An analysis of the bank statements for Bond Street Boutique indicate that there were areas of questionable spending. For example, it’s not clear why almost £500 was spent in Waitrose within the past 6 months, or why over £2,600 was spent in supermarkets, or why over £1,000 was spent in what appear to be home furnishing stores, or why over £600 was spent on what appear to be beauty salon appointments, or why over £500 appears to have been spent on beauty products like makeup and perfume, or why £500 appears to have been spent on driving lessons, or why almost £8,000 was spent on second-hand luxury designer goods from a business in the same industry.

This is arguably money that could have gone towards paying consignors what they were owed.

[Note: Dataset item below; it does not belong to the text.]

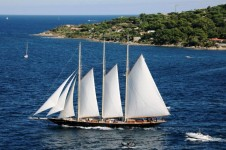 Classic Sailing Schooner�ATLANTIC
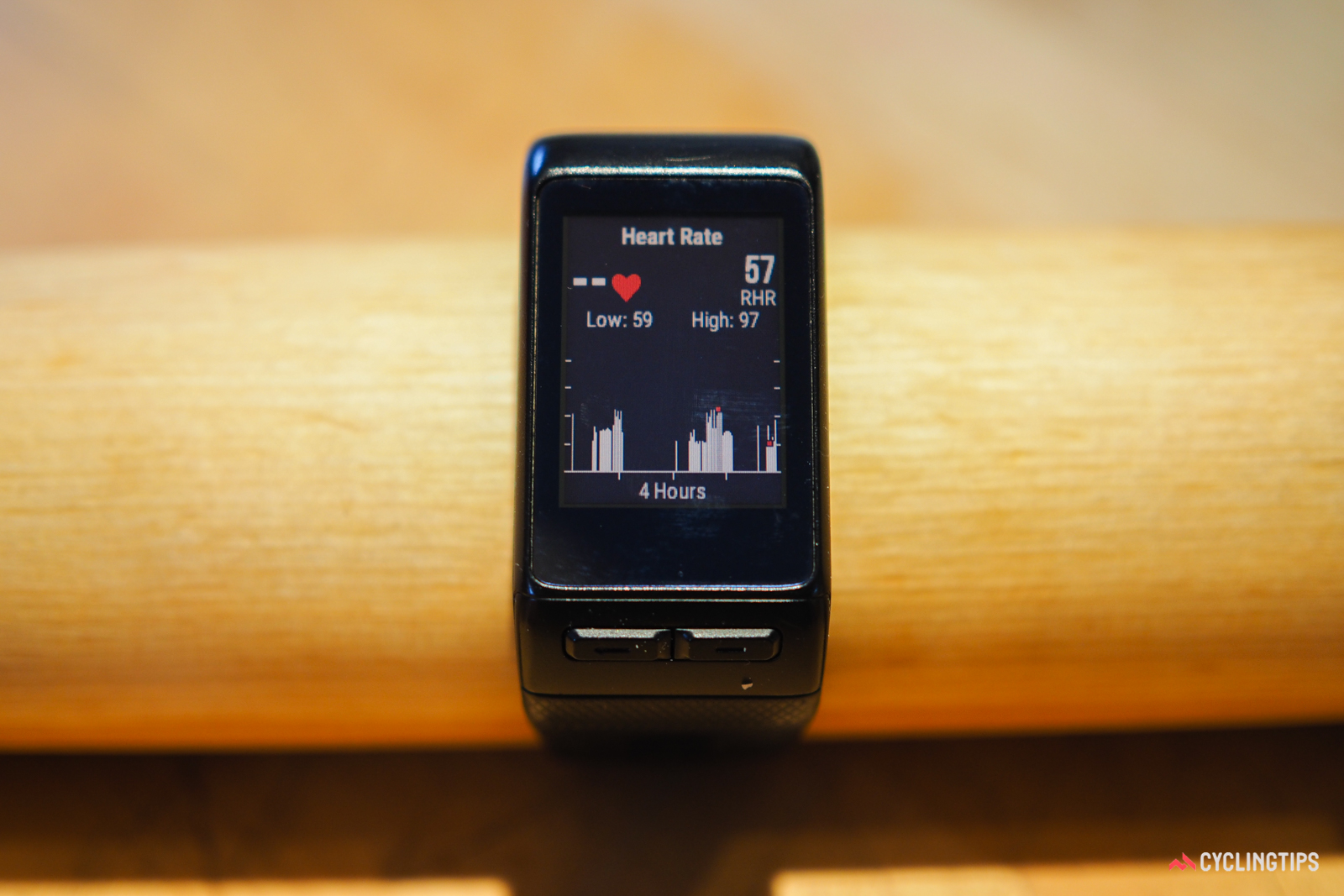 Similarly, the heart rate screen has supplemental sub-screens that provide more detailed past infomation.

It is difficult to understand Ms Pinfold’s strenuous assertions to the consignors that the business was struggling and effectively in dire straits seemingly through no fault of its own when evidence of expenses like this exists, and Ms Pinfold has privately acknowledged concerns over “overspending”.

It is also difficult to understand how the company has failed to pay a number of its creditors when its turnover from March 2023 through to May 2024 appears to have been around £400,000 and of course it buys the items from consignors and sells them at a considerable markup, meaning that it is arguable that the money should have been there to pay each consignor in full as each item was sold.

Indeed, Ms Pinfold has publicly claimed to put around £50,000 a month through the business in screenshots of a live chat with Starling Bank seen by me. This is relevant because it appears Starling actually terminated her sole trader bank account with them without any notice to her, for reasons that are not immediately clear to me. That said, from the bank statements provided (of a different bank account with a different bank) of the company it’s not clear how much her claim can be relied on: the only month where turnover was over £50k for the business appears to be October 2023.

It’s also not clear how the sole trader account fits into the operation of the business and whether both the sole trader status and the company were being traded at the same time for the same business purposes.

Matters are further complicated by the fact that the business has allegedly suffered a number of burglaries and shoplifting incidents in recent years across its stores. For example, in December 2022, the company emailed consignors to inform them that the Tenterden store had suffered a shoplifting incident and that they were not insured for shoplifting, but promised to pay back consignors in full despite allegedly not being required to do so in the company’s terms and conditions.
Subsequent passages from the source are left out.